The Sorcerer's Apprentice

A broom carrying bags of money
Die ich rief, die Geister, werd ich nun nicht los.
(The spirits that I summoned, I now cannot dismiss.)
J.W. Goethe, Der Zauberlehrling

There's a certain poetry to the history of life. In the beginning there was nothing, or, more accurately, no goal-directed behaviour. Eventually, by pure chance as far as we can tell, the first unit of replication appeared. It was ludicrously simple, almost definitionally the simplest thing that could copy itself. And as it replicated it sometimes replicated imperfectly, and the imperfect copies that replicated faster and better beat the imperfect copies that didn't. Life!

The central tenet of Dawkins' The Selfish Gene is that this unit of replication, what eventually became the gene, cannot by definition care about anything but itself. It is a replicator, so it replicates. Anything else that it does must be in the service of this replication, up to and including destroying the environment around it, including both the natural world and the body that the genes inhabit. Anything that isn't a gene is expendable in the name of replication.

But, and here's the poetic bit, at some point these genes made a terrible mistake: they created a new replicator. The meme is a unit of replication for ideas.
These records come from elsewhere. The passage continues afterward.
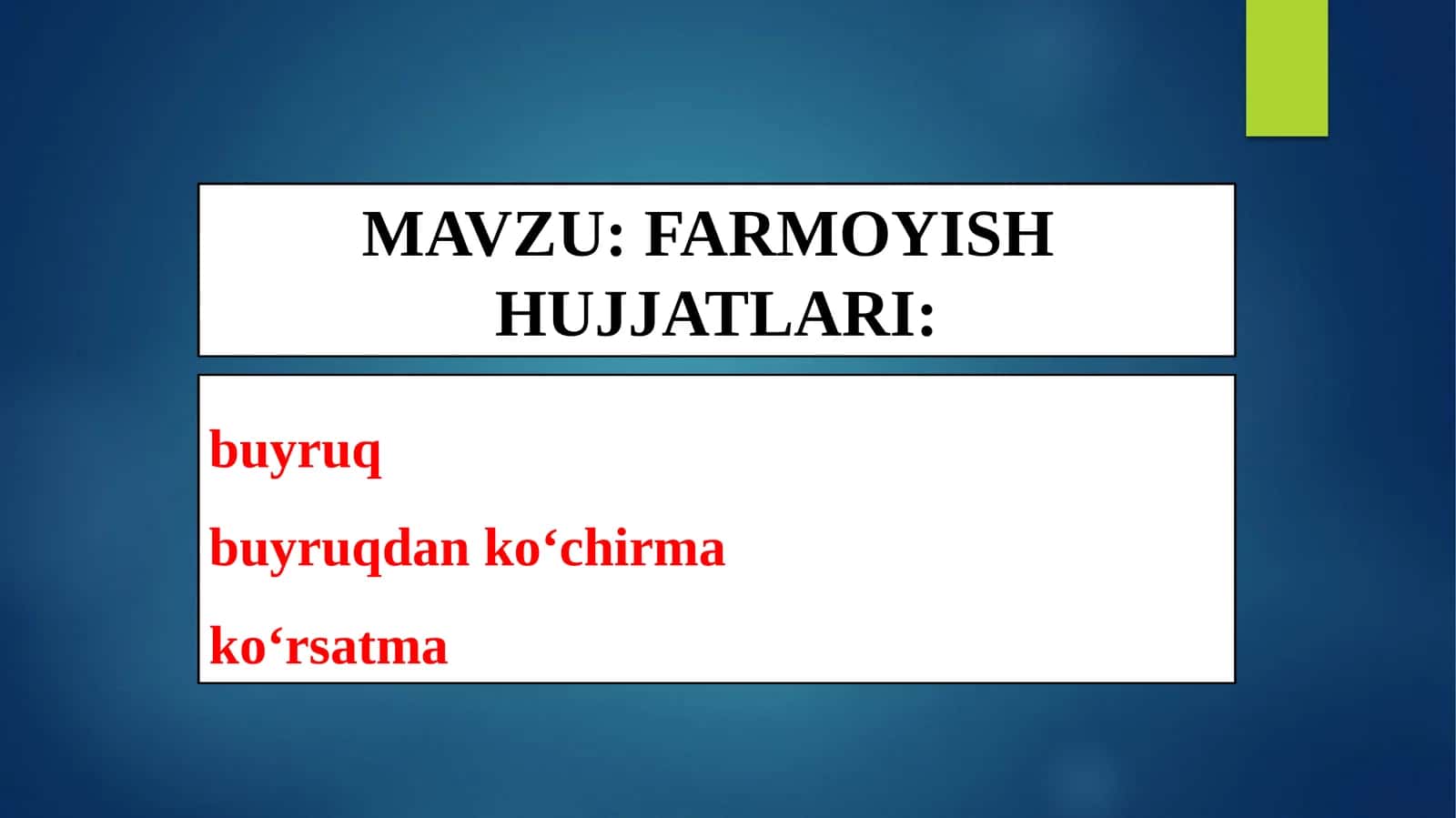 MAVZU: FARMOYISH HUJJATLARI:

buyruq

buyruqdan ko‘chirma

ko‘rsatma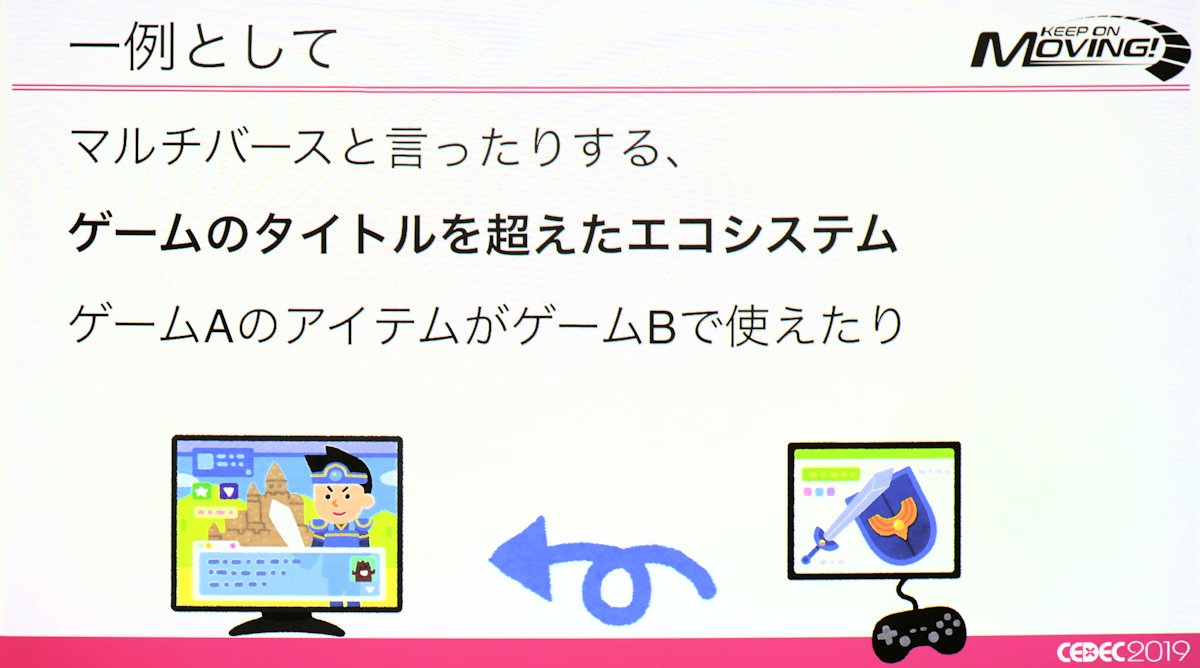 一例として

KEEP ON MOVING!

マルチバースと言ったりする、

ゲームのタイトルを超えたエコシステム

ゲームAのアイテムがゲームBで使えたり

CEDEC2019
An idea spreads from person to person through culture and imitation, mutates through miscommunication and deliberate alteration, and is selected on the basis of its interestingness and usefulness. Our ancestors' genes developed the capability to spread memes because they could help us survive, but the end result was that genes became mere hosts for these new units of replication, which could replicate and adapt much more quickly than genes and thus begin to dominate them.
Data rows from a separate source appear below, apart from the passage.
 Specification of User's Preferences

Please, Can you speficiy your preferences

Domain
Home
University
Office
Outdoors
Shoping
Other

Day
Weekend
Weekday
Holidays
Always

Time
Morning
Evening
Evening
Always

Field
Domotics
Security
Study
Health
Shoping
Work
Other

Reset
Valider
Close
Any time a person chooses to use contraception because it seems like a good idea, any time they choose to die for an ideological cause, any time culture or ideas reduce their ability to survive and reproduce, the memes have beaten the genes. There are open questions about why human brains are so large that they cause women to die in childbirth, require children to be born immature, and use an enormous amount of our precious bodily resources. Perhaps there was some early meme that led people with large brains to reproduce more, or ostracised or killed those with smaller brains. The selfish memes would do this not for our benefit, but for their own.

Susan Blackmore suggests that we may be on the brink of unleashing a third replicator, what she calls a teme, or technological meme. Memes are currently limited in how much they can replicate at our expense; much like any parasitic relationship, you don't want to kill the host. But if memes could host themselves somewhere other than our brains, they would no longer need us. Without even realising it, we may be building these new hosts in the form of increasingly powerful technology.
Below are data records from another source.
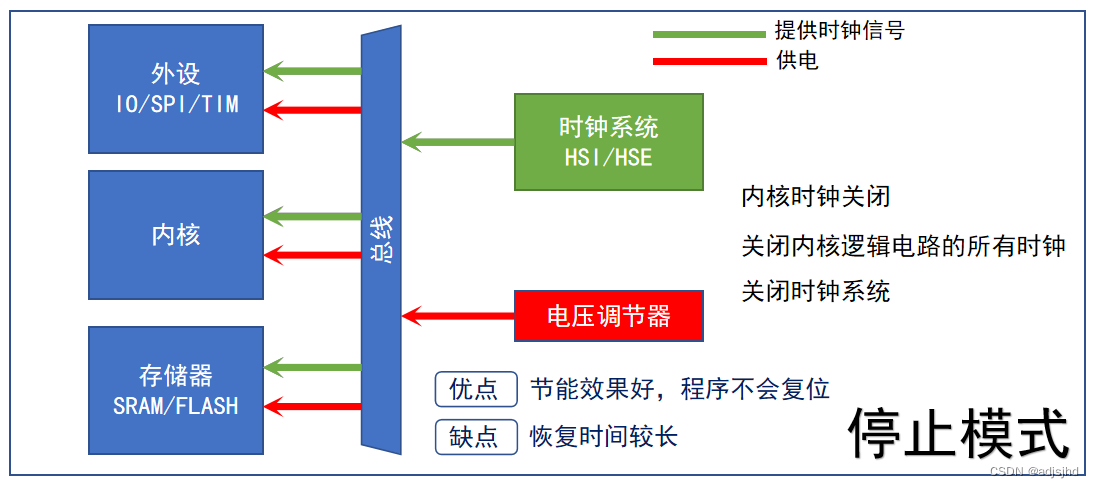 提供时钟信号
供电

外设
IO/SPI/TIM

内核

存储器
SRAM/FLASH

总线

时钟系统
HSI/HSE

电压调节器

内核时钟关闭

关闭内核逻辑电路的所有时钟

关闭时钟系统

优点 节能效果好，程序不会复位

缺点 恢复时间较长

停止模式

CSDN @adjsjhd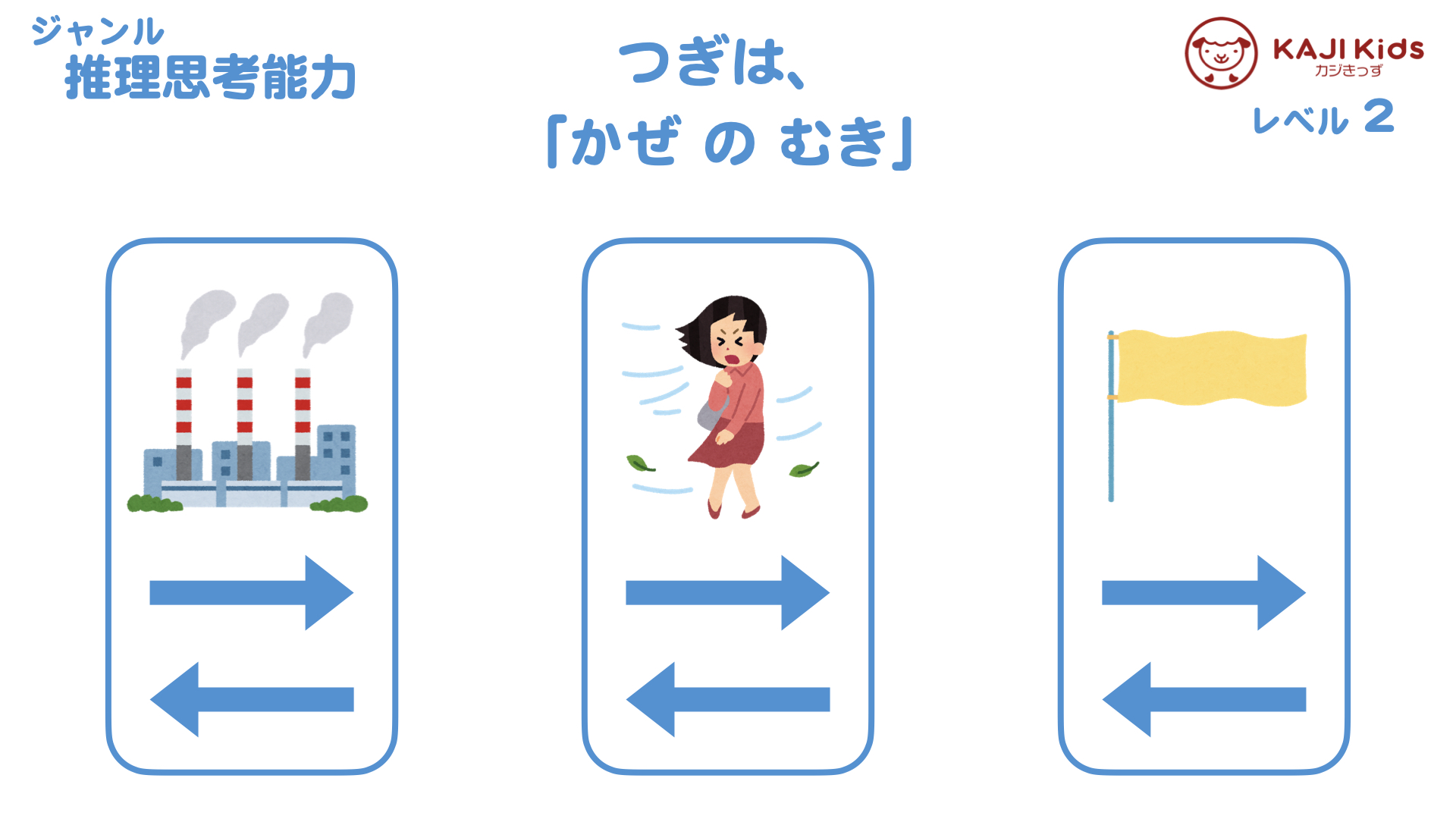 ジャンル
推理思考能力

つぎは、
「かぜ の むき」

KAJI Kids
カジきっず
レベル 2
However, I think you don't need to look that far to see the third replicator; it's already been here for hundreds of years. What else makes copies of itself, splits and recombines, has an internal code that dictates its behaviour, and faces selection pressure from scarce resources and rivals? A corporation! The behaviour of a corporation is dictated by its mission, culture, standard practices, and explicit rules. It is essentially a vehicle for collecting and incubating this specific subset of ideas and turning them into money. It is selected by its ability to do this.

Since it's customary to invent names for these sorts of things, I will call the unit of economic replication an economeme. Economemes are propagated indirectly by the exchange of employees between companies, and directly by mergers, acquisitions and spin-offs. A corporation competes for economic resources, and the corporations with the best economemes grow large and produce subsidiaries which begin to develop independently, sometimes contributing economemes back to the parent company, and other times splitting off into entirely new corporations.

It should be little wonder that, in the cases where our needs as people conflict with the needs of corporations, people rarely win. Corporations are incredibly powerful economemetic engines capable of far greater impact than any individual person, with generation times measured in years rather than decades. With this much on offer, the best and brightest memes of our age are those that can make their way into the corporate world as economemes. In fact, it's not a stretch to say that this meme-optimised environment was the goal of making corporations in the first place.

Crucially, although corporations are currently implemented on top of people, they do not require people, and people are incidental to their operation. You can swap out all the people in a corporation one by one and it will keep doing what it does, such that no person can reasonably be said to control it. People are more like cells in the body than the DNA dictating its makeup. Even that need may be temporary; modern corporations rely heavily on automation, and it is only a matter of time until the technological meme runs headlong into the economeme in the form of a fully automated corporation.

When that happens, there will be some question as to whether people really have a seat at the replicator table at all. Faced with our most powerful memes collected in sophisticated corporate vehicles that can operate without us, I'm not sure how we could compete. Like the purely genetic creatures that came before us and are now mostly dead, domesticated or in zoos, we may end up left in the evolutionary dust.